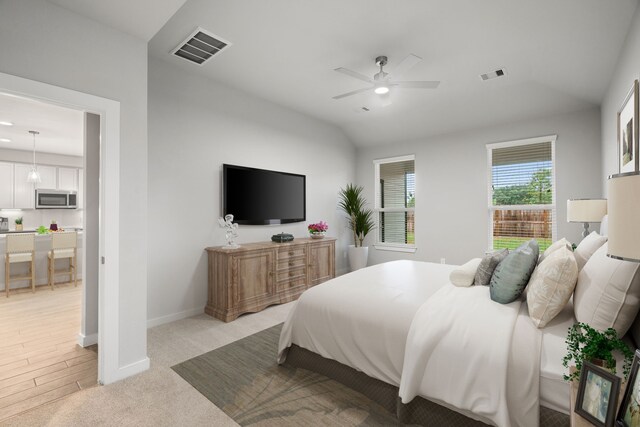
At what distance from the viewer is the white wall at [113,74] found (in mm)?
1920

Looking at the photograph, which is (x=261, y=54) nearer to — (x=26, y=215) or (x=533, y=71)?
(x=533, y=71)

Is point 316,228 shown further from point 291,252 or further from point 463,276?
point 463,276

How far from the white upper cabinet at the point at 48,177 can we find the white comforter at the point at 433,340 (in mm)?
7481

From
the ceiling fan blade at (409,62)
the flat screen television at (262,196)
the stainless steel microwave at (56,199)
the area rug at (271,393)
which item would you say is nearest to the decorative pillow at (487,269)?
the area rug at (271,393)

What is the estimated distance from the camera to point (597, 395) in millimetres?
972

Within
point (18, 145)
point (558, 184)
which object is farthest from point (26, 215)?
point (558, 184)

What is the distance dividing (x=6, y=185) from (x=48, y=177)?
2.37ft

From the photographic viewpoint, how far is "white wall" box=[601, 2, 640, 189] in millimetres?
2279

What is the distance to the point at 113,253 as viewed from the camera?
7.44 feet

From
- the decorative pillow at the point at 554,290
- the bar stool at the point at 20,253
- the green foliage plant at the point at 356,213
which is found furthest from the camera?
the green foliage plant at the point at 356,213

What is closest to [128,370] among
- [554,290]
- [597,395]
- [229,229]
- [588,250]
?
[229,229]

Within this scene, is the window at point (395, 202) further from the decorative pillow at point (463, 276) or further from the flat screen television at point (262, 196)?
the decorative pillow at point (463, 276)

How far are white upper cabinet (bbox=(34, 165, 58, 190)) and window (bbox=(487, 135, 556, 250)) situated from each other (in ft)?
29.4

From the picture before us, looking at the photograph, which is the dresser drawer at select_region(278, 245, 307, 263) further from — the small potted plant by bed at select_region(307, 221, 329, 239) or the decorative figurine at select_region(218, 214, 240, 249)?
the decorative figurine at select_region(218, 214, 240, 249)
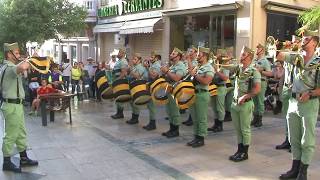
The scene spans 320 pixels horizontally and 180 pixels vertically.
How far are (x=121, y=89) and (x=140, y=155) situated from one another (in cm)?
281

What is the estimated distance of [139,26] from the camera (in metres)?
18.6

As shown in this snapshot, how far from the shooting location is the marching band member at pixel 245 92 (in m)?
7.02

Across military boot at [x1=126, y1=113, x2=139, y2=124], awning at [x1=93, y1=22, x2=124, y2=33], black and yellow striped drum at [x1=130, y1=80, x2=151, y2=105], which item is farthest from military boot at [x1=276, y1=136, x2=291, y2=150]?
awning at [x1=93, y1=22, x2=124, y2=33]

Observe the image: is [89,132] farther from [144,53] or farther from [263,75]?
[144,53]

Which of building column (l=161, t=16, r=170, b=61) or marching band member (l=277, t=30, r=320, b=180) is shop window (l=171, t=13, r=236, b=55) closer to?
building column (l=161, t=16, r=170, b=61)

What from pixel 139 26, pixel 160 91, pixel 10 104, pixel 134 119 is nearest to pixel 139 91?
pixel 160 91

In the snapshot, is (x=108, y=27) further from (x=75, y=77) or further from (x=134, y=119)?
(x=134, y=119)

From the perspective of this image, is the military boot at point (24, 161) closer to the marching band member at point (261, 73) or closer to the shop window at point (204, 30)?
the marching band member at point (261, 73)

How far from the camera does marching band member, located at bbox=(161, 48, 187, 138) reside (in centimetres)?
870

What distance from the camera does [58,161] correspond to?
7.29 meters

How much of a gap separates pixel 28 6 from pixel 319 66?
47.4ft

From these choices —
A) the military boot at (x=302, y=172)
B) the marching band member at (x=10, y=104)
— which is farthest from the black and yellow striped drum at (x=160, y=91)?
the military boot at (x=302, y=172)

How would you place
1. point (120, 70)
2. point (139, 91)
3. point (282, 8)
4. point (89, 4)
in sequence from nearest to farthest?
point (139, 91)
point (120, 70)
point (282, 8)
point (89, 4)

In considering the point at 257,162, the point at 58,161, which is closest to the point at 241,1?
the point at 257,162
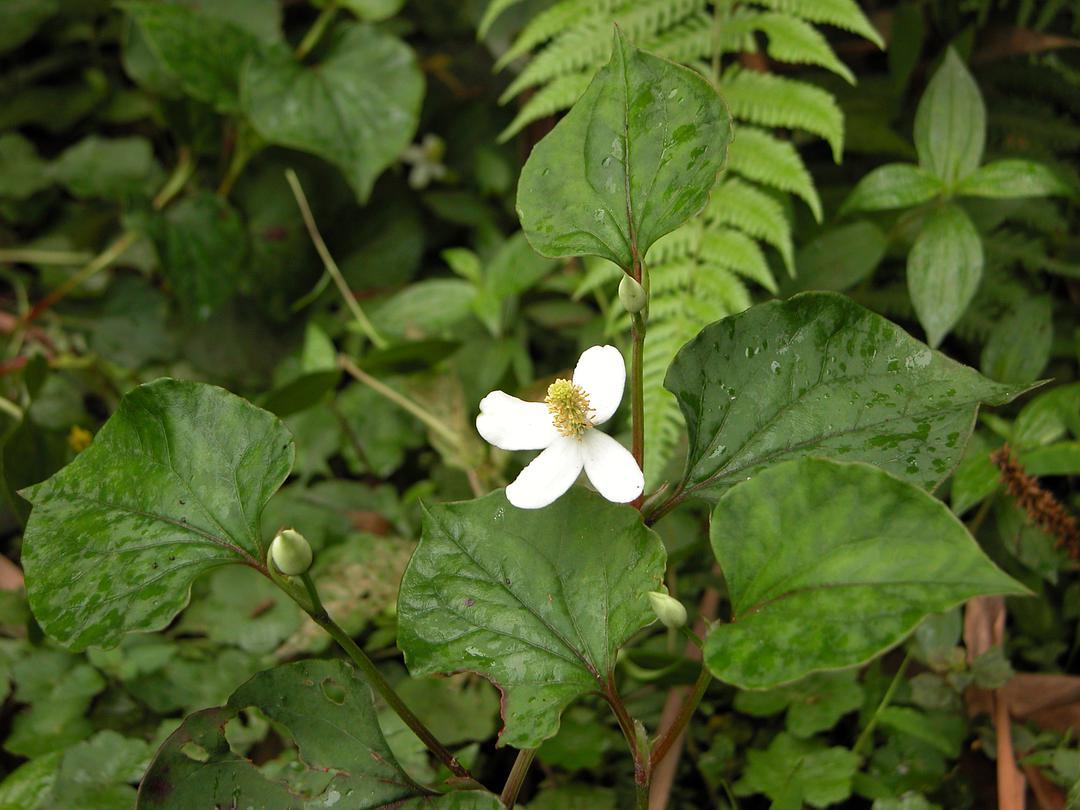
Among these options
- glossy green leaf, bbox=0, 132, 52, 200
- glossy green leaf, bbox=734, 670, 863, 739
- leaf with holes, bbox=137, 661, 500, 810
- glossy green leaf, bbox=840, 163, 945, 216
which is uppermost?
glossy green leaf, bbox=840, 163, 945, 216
━━━━
Work required - Excluding pictures, copy exactly the lines from the line containing "In the snapshot, is" through the last line of the data, inclusive.

Response to the task -
In the snapshot, is (x=108, y=27) further from (x=75, y=77) or further from (x=134, y=119)?
(x=134, y=119)

From the perspective of this image, is the military boot at point (24, 161) closer to the marching band member at point (261, 73) or closer to the shop window at point (204, 30)?
the marching band member at point (261, 73)

How far from the camera does marching band member, located at bbox=(161, 48, 187, 138) reside (in centimetres)?
870

What distance from the camera does [58,161] correspond to?
7.29 meters

How much of a gap separates pixel 28 6 from pixel 319 66?
47.4ft

From these choices —
A) the military boot at (x=302, y=172)
B) the marching band member at (x=10, y=104)
— which is farthest from the black and yellow striped drum at (x=160, y=91)?
the military boot at (x=302, y=172)

How would you place
1. point (120, 70)
2. point (139, 91)
3. point (282, 8)
4. point (89, 4)
in sequence from nearest to farthest?
point (139, 91)
point (120, 70)
point (282, 8)
point (89, 4)

In considering the point at 257,162, the point at 58,161, which is closest to the point at 241,1?
the point at 257,162
Among these options
- glossy green leaf, bbox=0, 132, 52, 200
- glossy green leaf, bbox=734, 670, 863, 739
- leaf with holes, bbox=137, 661, 500, 810
- glossy green leaf, bbox=840, 163, 945, 216
which is uppermost?
glossy green leaf, bbox=840, 163, 945, 216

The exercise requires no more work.